In recent years, the protests have increasingly been led by young people. Some have directly attacked the centres of Chinese power in Hong Kong, inc­luding the Legislative Council building and the Hong Kong and Macao Affairs Office, which is Beijing’s unofficial headquarters in Hong Kong.

This led to violent police assaults on protesters, thousands of arrests and overt threats from Beijing.

None of those earlier protests compares with those maintained over the past three months, which began in opposition to a proposed law that would have allowed extradition to China of any­one, even visitors to Hong Kong, who aroused the ire of Beijing.

As the anger intensified, HK Chief Executive Carrie Lam declared the proposed law “dead” but, under pressure from Beijing, she pointedly refused demands for the law to be withdrawn.

While earlier protests petered out, the recent mass rallies have intensified and been sustained, and the protesters have resolutely withstood threats of intervention by paramilitary forces of China.

Over the weekend of August 17–18, an estimated 1.7 million people participated in a peaceful but unauthorised street protest. It was a massive declaration of no-confidence in the administration of Carrie Lam.

The younger HK generation have been in the vanguard of the public protests. They realise that, as Hong Kong officially integrates fully into China in 2047, unless they fight now, they will progressively lose their freedoms until they are eventually snuffed out.

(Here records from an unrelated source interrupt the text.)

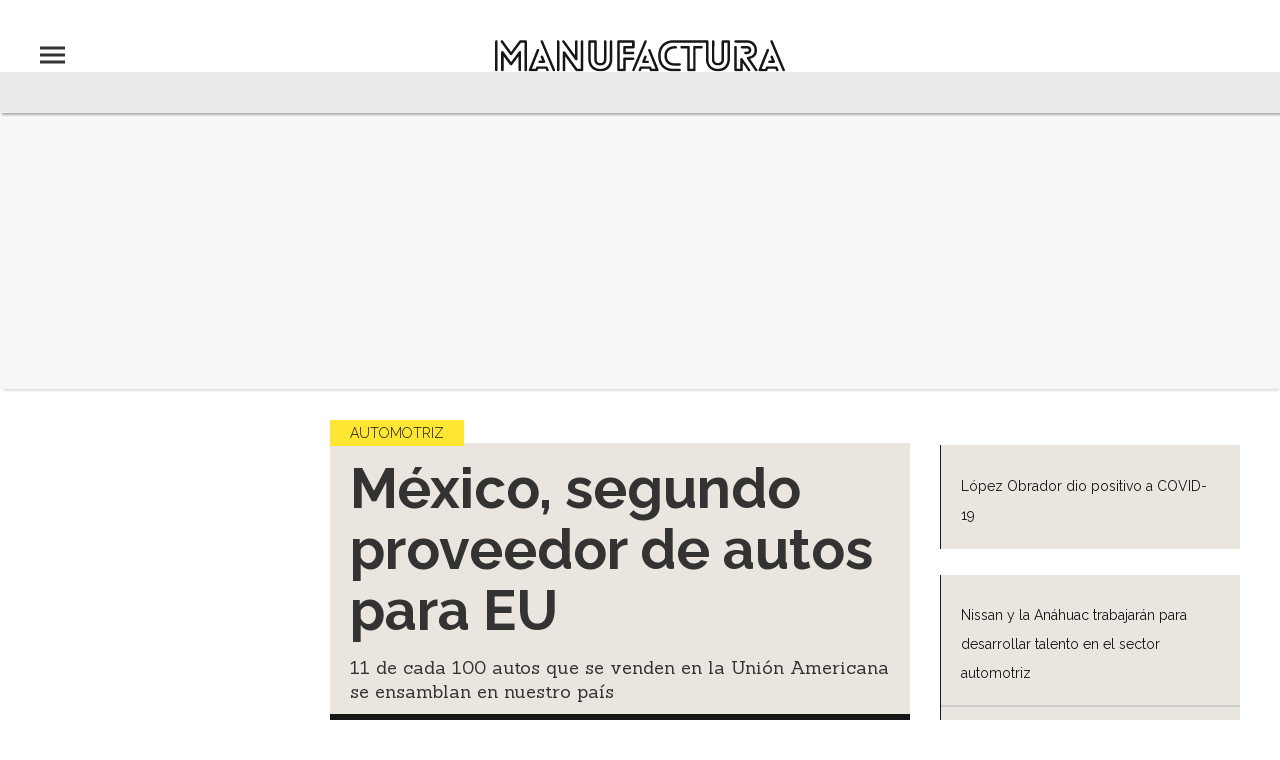

--- FILE ---
content_type: text/html; charset=utf-8
request_url: https://www.google.com/recaptcha/api2/aframe
body_size: 269
content:
<!DOCTYPE HTML><html><head><meta http-equiv="content-type" content="text/html; charset=UTF-8"></head><body><script nonce="Q6e2WyBFDZWquAY7Y0bjqQ">/** Anti-fraud and anti-abuse applications only. See google.com/recaptcha */ try{var clients={'sodar':'https://pagead2.googlesyndication.com/pagead/sodar?'};window.addEventListener("message",function(a){try{if(a.source===window.parent){var b=JSON.parse(a.data);var c=clients[b['id']];if(c){var d=document.createElement('img');d.src=c+b['params']+'&rc='+(localStorage.getItem("rc::a")?sessionStorage.getItem("rc::b"):"");window.document.body.appendChild(d);sessionStorage.setItem("rc::e",parseInt(sessionStorage.getItem("rc::e")||0)+1);localStorage.setItem("rc::h",'1769383080657');}}}catch(b){}});window.parent.postMessage("_grecaptcha_ready", "*");}catch(b){}</script></body></html>

--- FILE ---
content_type: application/javascript; charset=utf-8
request_url: https://fundingchoicesmessages.google.com/f/AGSKWxXFHfGBvJdUl7V4ASJIO42YeARnNYl5LG0xbIgiwm3heXRNVoSRJec4gRtTq0PUqrLbBZVeMaZHlrqMHxEoq2wAU7GekKOjB2MlPPiW4yNkdnCso5hHcNHIOqsyHelKZ-dNk_BrAHtU57YxB2nNhIrpNwSQNuAiNuntWURCC0vl8aZwNUhdnl4RD870/__advertisement_/athena/tag/?/indexrealad./advolatility./inline_ad_
body_size: -1287
content:
window['d5580887-4296-4ec3-87ae-1e236538b37a'] = true;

Better to confront Beijing now, when it is in clear breach of the promise to respect HK’s freedoms for a period of 50 years, than have their freedoms sliced off “salami style” so that HK is no different to any other Chinese province by 2047.

Although the imbalance of power between the unarmed demonstrators in HK and the overwhelming military and political power of Beijing is clear, a forced takeover of HK would cost China dearly. A large number of Western corporations do business with China through HK, because contracts are enforceable there, unlike on the mainland. If the rule of law were overturned in Hong Kong, many of them would relocate to cities such as Singapore, or transfer their businesses to other countries.

Further, the Chinese economy, already suffering the economic effects of the Sino-American trade conflict and the slowdown in international economic growth, would be hit hard by a crackdown in Hong Kong. To the rest of the world, Beijing has tried to cultivate an image of predictability and stability despite its military expansion into the South China Sea. This veneer of respectability is being stripped away by its threats against HK protesters.

In standing up against the might of the People’s Liberation Army and the dictatorship of Beijing, it is to be hoped that the moral authority of the HK people proves to be more powerful than brute force, and ultimately, that the Beijing regime is forced to reach an accommodation with the HK people. If this happens, the consequences within China itself would potentially be immense. The long-suffering people of China, terrorised and repressed by the communist dictatorship, would see that the Chinese Communist Party has feet of clay.

We recall that it was a popular uprising in Eastern Europe in 1988–89 that led to the collapse of the Soviet Union, the overthrow of communist tyrannies, and the establishment of true democracy in many countries. Could it happen again, this time triggered by the protests in Hong Kong?

Patrick J. Byrne is national president of the National Civic Council.